Sunday, November 26, 2006

The "centrist" position on the war in Iraq

This Washington Post article on the inner workings of the bizarrely revered Baker-Hamilton Commission is notable for several reasons, the first of which is that neoconservatives are stomping their feet and whining loudly because they feel that their Great Wisdom and Expertise are being unfairly ignored:

Neoconservatives, who supported and crafted much of the original Iraq strategy, say the panel was stacked against them. Michael Rubin, political adviser to the Coalition Provisional Authority, resigned because he said he was a token.

"Many appointees appeared to be selected less for expertise than for their hostility to President Bush's war on terrorism and emphasis on democracy," Rubin wrote in the Weekly Standard. Baker and Hamilton "gerrymandered" the experts only "to ratify predetermined recommendations," he wrote. "Rather than prime the debate they sought to stifle it."

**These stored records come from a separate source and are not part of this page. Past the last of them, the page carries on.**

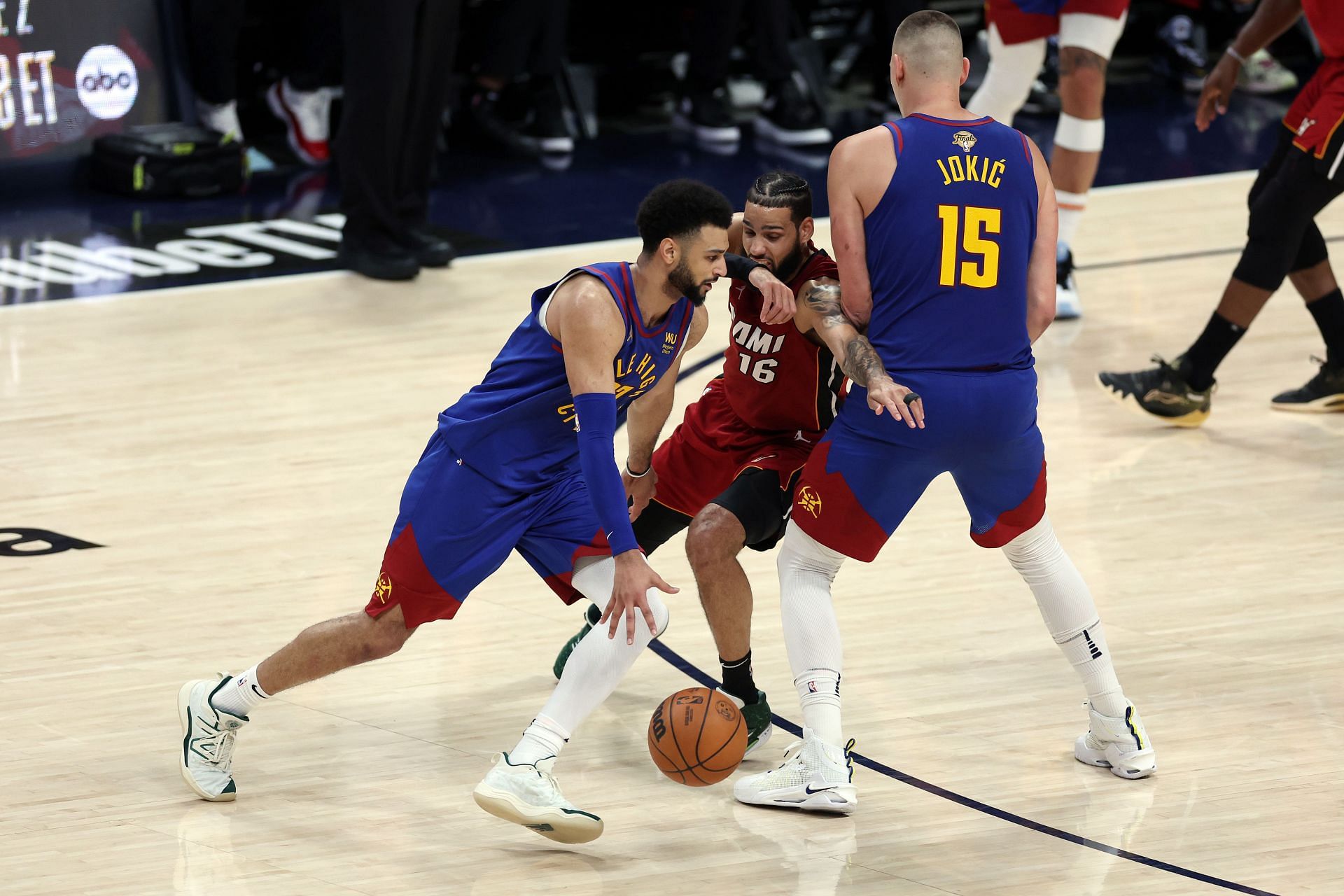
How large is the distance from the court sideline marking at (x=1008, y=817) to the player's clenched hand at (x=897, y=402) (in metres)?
0.83

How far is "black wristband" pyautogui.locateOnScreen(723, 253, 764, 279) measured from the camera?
13.4ft

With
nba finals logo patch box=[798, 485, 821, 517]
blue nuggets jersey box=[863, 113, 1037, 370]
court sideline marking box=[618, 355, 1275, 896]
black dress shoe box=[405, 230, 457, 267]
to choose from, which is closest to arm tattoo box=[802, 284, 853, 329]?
blue nuggets jersey box=[863, 113, 1037, 370]

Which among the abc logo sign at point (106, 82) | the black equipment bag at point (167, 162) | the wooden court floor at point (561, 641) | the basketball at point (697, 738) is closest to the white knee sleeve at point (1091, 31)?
the wooden court floor at point (561, 641)

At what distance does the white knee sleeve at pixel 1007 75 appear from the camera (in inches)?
292

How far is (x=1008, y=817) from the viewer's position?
3.77m

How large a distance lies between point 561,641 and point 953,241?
5.61 feet

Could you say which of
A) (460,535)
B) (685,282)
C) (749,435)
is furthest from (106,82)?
(685,282)

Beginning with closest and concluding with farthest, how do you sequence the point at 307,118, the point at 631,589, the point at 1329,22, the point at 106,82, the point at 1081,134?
1. the point at 631,589
2. the point at 1329,22
3. the point at 1081,134
4. the point at 106,82
5. the point at 307,118

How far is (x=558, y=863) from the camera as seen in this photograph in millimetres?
3604

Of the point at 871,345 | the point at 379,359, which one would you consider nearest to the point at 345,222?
the point at 379,359

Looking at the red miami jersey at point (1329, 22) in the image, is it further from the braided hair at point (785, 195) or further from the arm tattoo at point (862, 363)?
the arm tattoo at point (862, 363)

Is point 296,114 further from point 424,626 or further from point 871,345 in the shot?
point 871,345

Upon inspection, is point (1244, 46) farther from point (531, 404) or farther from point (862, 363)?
point (531, 404)

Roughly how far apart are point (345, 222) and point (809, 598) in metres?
4.93
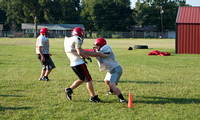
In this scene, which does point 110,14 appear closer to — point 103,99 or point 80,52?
point 103,99

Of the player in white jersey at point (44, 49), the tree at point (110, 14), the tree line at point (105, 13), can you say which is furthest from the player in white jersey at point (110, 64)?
the tree at point (110, 14)

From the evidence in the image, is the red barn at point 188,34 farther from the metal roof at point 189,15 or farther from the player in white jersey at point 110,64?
the player in white jersey at point 110,64

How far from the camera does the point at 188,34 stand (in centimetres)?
2583

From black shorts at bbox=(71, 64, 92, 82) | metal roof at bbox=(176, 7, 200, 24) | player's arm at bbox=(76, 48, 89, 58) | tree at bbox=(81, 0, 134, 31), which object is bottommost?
black shorts at bbox=(71, 64, 92, 82)

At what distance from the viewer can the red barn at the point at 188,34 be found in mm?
25578

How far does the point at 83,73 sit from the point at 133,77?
15.7 ft

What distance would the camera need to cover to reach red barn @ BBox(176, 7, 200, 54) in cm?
2558

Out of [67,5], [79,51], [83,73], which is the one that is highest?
[67,5]

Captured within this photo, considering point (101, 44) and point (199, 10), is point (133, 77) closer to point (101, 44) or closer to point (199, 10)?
point (101, 44)

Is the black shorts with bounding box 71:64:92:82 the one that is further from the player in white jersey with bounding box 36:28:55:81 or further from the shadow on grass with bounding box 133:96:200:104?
the player in white jersey with bounding box 36:28:55:81

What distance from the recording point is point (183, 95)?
8.13 meters

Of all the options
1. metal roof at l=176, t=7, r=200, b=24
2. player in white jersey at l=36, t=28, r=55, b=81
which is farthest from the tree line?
player in white jersey at l=36, t=28, r=55, b=81

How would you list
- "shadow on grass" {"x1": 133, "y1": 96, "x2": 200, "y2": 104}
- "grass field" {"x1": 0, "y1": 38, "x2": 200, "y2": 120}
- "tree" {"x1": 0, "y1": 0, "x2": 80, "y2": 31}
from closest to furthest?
"grass field" {"x1": 0, "y1": 38, "x2": 200, "y2": 120}
"shadow on grass" {"x1": 133, "y1": 96, "x2": 200, "y2": 104}
"tree" {"x1": 0, "y1": 0, "x2": 80, "y2": 31}

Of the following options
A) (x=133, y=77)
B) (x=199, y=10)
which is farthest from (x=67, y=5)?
(x=133, y=77)
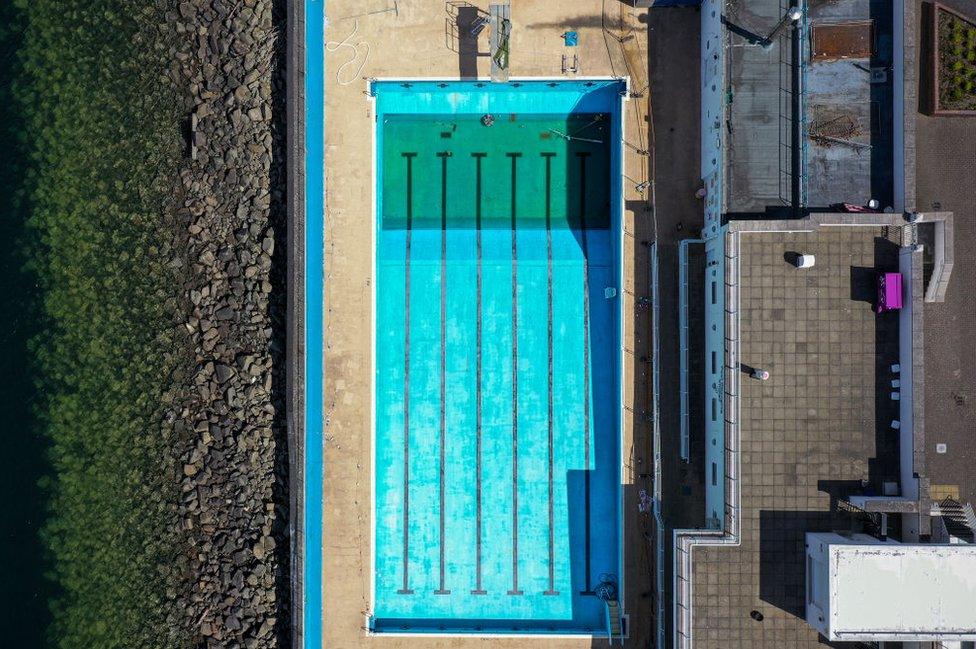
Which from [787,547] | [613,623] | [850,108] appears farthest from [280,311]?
[850,108]

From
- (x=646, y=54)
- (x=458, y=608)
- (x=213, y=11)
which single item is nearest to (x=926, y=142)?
(x=646, y=54)

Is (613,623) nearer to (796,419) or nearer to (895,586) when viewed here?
Answer: (895,586)

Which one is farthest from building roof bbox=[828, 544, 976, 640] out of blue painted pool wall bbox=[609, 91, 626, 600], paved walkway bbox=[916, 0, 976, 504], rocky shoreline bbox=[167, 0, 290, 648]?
A: rocky shoreline bbox=[167, 0, 290, 648]

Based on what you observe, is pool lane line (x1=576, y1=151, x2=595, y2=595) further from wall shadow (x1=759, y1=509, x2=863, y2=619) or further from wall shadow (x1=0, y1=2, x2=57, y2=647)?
wall shadow (x1=0, y1=2, x2=57, y2=647)

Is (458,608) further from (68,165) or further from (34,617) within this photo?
(68,165)

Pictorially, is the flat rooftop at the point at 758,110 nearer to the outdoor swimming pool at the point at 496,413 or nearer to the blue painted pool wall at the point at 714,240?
the blue painted pool wall at the point at 714,240
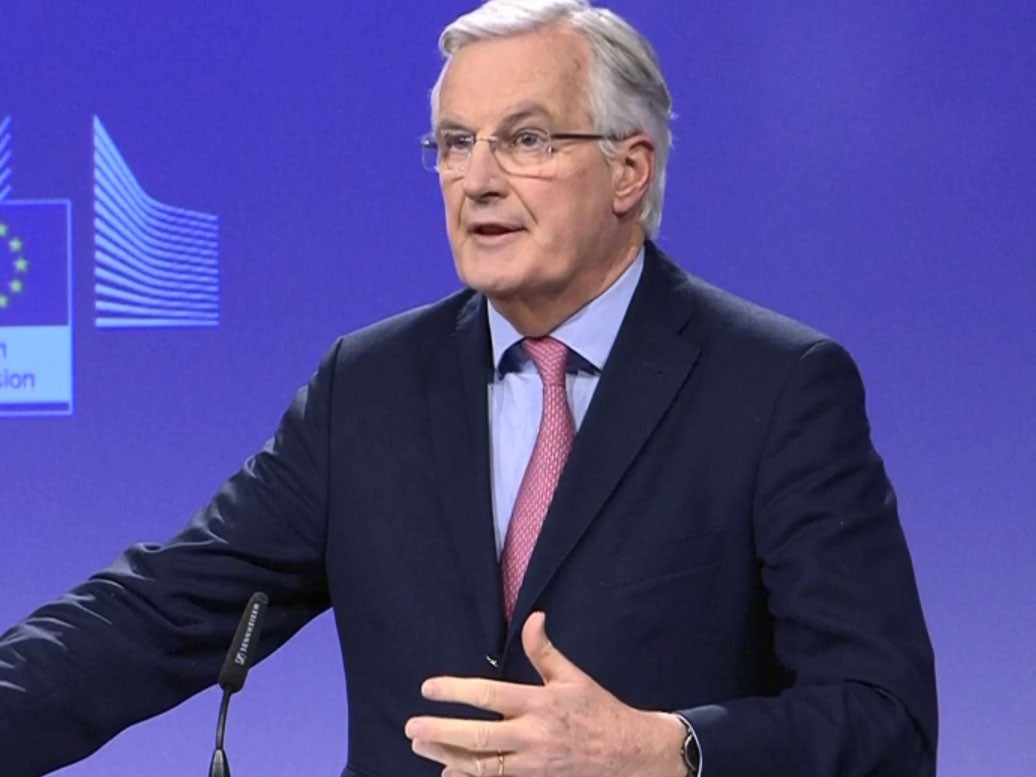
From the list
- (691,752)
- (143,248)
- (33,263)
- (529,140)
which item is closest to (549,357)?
(529,140)

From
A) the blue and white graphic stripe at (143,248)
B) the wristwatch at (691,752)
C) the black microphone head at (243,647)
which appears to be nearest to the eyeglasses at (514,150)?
the black microphone head at (243,647)

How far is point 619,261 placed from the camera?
7.63 ft

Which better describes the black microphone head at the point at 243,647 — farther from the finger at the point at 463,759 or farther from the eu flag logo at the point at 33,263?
the eu flag logo at the point at 33,263

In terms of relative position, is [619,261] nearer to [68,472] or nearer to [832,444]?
[832,444]

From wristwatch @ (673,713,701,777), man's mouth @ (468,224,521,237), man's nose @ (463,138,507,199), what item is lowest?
wristwatch @ (673,713,701,777)

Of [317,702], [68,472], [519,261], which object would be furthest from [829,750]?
[68,472]

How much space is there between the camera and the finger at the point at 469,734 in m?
1.67

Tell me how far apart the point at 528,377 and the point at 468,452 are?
14 cm

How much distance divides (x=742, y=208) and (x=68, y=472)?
4.17ft

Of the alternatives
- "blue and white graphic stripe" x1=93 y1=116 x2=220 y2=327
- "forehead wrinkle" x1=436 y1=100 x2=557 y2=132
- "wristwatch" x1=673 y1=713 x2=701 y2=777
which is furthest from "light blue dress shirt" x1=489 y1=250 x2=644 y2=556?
"blue and white graphic stripe" x1=93 y1=116 x2=220 y2=327

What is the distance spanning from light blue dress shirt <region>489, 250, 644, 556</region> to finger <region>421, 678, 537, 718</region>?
519 millimetres

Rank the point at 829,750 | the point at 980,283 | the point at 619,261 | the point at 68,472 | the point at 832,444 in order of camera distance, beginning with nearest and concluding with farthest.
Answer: the point at 829,750, the point at 832,444, the point at 619,261, the point at 980,283, the point at 68,472

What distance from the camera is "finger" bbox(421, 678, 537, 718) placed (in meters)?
1.68

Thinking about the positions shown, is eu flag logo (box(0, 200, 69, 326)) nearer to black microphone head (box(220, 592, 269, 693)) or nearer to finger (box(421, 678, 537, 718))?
black microphone head (box(220, 592, 269, 693))
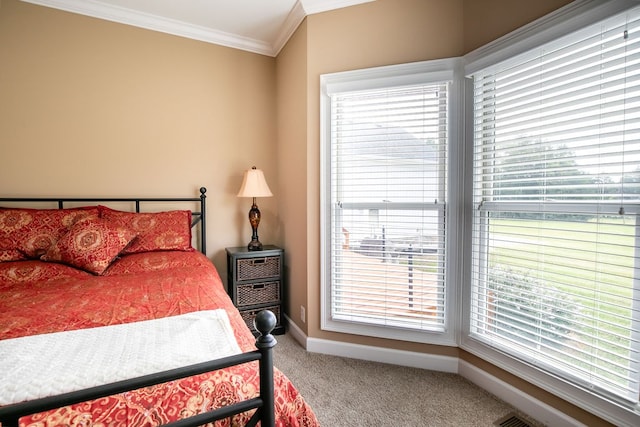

Only two of the 40 experts -- May and former CIA analyst Reuel Marc Gerecht -- are neoconservatives.

Seeking input from the neocons on how to solve the Iraq disaster would be like consulting the serial arsonist who started a deadly, raging fire on how to extinguish it. That actually might make sense if the arsonist were repentant and wanted to help reverse what he unleashed. But if the arsonist were proud of the fire he started and actually wanted to see it rage forever, even more strongly -- and, worse, if he were intent on starting whole new fires just like the one destroying everything and everyone in its path-- it would be the height of irrationality for those wanting to extinguish the fire to listen to what he has to say.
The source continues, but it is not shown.